• _DATASET CONTENT_:
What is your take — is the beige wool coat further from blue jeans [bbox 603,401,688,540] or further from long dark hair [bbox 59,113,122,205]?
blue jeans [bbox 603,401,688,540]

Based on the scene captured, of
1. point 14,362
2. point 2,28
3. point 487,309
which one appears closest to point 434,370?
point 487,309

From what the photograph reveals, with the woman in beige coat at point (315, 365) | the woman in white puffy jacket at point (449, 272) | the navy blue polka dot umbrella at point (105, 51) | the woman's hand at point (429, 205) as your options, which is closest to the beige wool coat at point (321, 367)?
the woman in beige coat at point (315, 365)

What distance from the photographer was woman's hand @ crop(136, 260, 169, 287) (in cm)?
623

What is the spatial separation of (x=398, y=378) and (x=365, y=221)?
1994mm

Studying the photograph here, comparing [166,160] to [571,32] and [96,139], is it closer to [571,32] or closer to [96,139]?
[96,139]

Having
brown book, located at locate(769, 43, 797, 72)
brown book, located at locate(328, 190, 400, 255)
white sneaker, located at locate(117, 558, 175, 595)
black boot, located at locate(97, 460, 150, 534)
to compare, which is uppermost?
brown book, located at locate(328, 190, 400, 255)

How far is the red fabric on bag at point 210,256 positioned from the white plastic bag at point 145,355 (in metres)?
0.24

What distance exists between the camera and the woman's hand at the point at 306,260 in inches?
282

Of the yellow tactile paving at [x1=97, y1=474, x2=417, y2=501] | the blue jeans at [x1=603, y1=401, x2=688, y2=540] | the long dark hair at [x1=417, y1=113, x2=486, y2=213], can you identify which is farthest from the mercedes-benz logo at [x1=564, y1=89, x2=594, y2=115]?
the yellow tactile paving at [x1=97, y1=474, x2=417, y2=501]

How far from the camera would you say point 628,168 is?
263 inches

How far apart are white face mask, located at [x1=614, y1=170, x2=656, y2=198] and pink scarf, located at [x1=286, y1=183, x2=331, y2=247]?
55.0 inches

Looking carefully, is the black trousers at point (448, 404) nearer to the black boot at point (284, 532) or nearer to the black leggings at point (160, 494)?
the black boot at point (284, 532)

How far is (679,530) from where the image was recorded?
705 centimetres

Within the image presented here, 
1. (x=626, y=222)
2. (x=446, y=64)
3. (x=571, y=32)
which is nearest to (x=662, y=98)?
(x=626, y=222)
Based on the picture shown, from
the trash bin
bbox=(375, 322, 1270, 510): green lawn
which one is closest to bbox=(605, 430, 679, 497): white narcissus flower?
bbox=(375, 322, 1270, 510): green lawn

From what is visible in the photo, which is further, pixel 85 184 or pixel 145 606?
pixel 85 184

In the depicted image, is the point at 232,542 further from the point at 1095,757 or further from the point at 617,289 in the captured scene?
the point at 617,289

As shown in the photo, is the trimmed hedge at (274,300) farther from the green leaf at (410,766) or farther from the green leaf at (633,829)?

• _TASK DETAILS_:
Repeat exactly the lines from the one containing "How far from" through the last line of the records above, both included, and nothing else.

• _EXERCISE RESPONSE_:
How far from the camera would you say point 628,168 is?
263 inches

How far apart are white face mask, located at [x1=614, y1=170, x2=656, y2=198] and pink scarf, located at [x1=286, y1=183, x2=331, y2=247]?
55.0 inches

Looking carefully, is the black trousers at point (448, 404) nearer to the black boot at point (284, 532) or nearer to the black leggings at point (160, 494)?
the black boot at point (284, 532)

How far is (679,530) from where the image was recorded?
705 centimetres

Within the image presented here, 
1. (x=626, y=222)
2. (x=446, y=64)
3. (x=571, y=32)
which is nearest to (x=662, y=98)?
(x=626, y=222)
Based on the picture shown, from
the trash bin
bbox=(375, 322, 1270, 510): green lawn
which one is closest to bbox=(605, 430, 679, 497): white narcissus flower?
bbox=(375, 322, 1270, 510): green lawn

From what is visible in the photo, which is further, pixel 85 184 or pixel 145 606?
pixel 85 184

In the depicted image, is the point at 232,542 further from the point at 1095,757 or further from the point at 617,289 in the captured scene?
the point at 617,289

As shown in the photo, is the trimmed hedge at (274,300) farther from the green leaf at (410,766) or farther from the green leaf at (633,829)?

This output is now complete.